Donald Trump moet inbinden als het gaat om de kwestie Taiwan
In deze rubriek reflecteren buitenlandredacteuren van het RD wekelijks op actuele gebeurtenissen in het nieuws. Vandaag: China en Taiwan zijn specialisten op de evenwichtsbalk. Nu Trump nog.
Het zou een leuke quizvraag zijn: in welke landen wordt het woordje ”zogenaamd” het vaakst gebruikt? Het antwoord is: in China en Taiwan. Pardon, in de zogenáámde Volksrepubliek China en in die andere zogenaamde Republiek China (ROC).
Omdat de twee landen het niet eens zijn over wie nu het echte China belichaamt –Taiwan beweert dat en Peking doet dat evenzo– zijn de twee in de formule ”ongedeeld China” het eens dat ze het oneens zijn. Een modus vivendi dus tussen twee gezworen vijanden, waardoor ze toch in elkaars buurt kunnen verkeren, economische relaties aangaan, toeristen uitwisselen en vooral: de vele honderden opgestelde raketten aan weerszijden zwijgzaam houden.
Maar het eilandstaatje Taiwan is toch geen partij voor het reusachtige China? Dat klopt en daarom is er al sinds jaar en dag een militair bondgenootschap met de Verenigde Staten dat die dwerg aan de oostkust van China de proporties van een wereldmacht geeft, omdat Amerika instaat voor die zogenaamde onafhankelijkheid (lees: het niet gewelddadig opgeslokt worden door de grote Chinese buurman).
Woordgebruik dat riekt naar pogingen om dit tamelijk absurde, maar o zo werkbare evenwicht te verstoren, is taboe. Aan weerszijden van de Straat van Taiwan, maar ook in landen die graag zaken blijven doen met zowel China als Taiwan. James Palmer schreef er begin deze week over in Foreign Policy. In de tijd dat hij in Peking werkte voor de Engelstalige staatsmedia was het op eieren lopen qua woordgebruik zodra Taiwan aan de orde was. „Vasteland China” was verboden, want dat moest „het Chinese vasteland” zijn. Verder ging het om het Taiwanese vraagstuk” (”question”) in plaats van de ”Taiwanese zaak” (”issue”). Dat Taiwan een „president” had was natuurlijk helemaal onbestaanbaar. Ze hadden daar een „leider.”

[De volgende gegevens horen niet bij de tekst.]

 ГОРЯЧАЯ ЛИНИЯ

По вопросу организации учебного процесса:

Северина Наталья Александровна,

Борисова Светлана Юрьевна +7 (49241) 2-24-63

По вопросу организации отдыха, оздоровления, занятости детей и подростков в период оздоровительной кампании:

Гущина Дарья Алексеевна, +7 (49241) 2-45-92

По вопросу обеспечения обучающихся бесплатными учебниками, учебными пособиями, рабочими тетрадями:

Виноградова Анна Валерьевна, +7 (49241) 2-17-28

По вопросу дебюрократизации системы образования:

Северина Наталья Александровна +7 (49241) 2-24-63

Nogmaals, een uitermate bizarre vertoning, maar wel bloedserieus. Of, om het met de titel van Palmers artikel te zeggen: „China really is not joking about Taiwan” (het is China grote ernst als het over Taiwan gaat). Het is om die reden ook niet in Taiwans belang om deze door en door getrainde oefening op de diplomatieke evenwichtsbalk te verstoren.
Daar denken ze momenteel in Amerika anders over. Daar loopt Donald Trump zich warm om president te worden en hij had het onlangs over de „president van Taiwan”; belde zelfs met haar (Tsai Ing Wen is een vrouw).
Ondernemer Shaun Rein sprak op CNN over „Donald Trumps briljante zet rond Taiwan” die Azië veiliger zal maken. Met de inzet van de kwestie Taiwan kan de nieuwe president tal van problemen met China oplossen, meent hij. Peking zal de zaak heus niet militair laten escaleren. Rein vergist zich.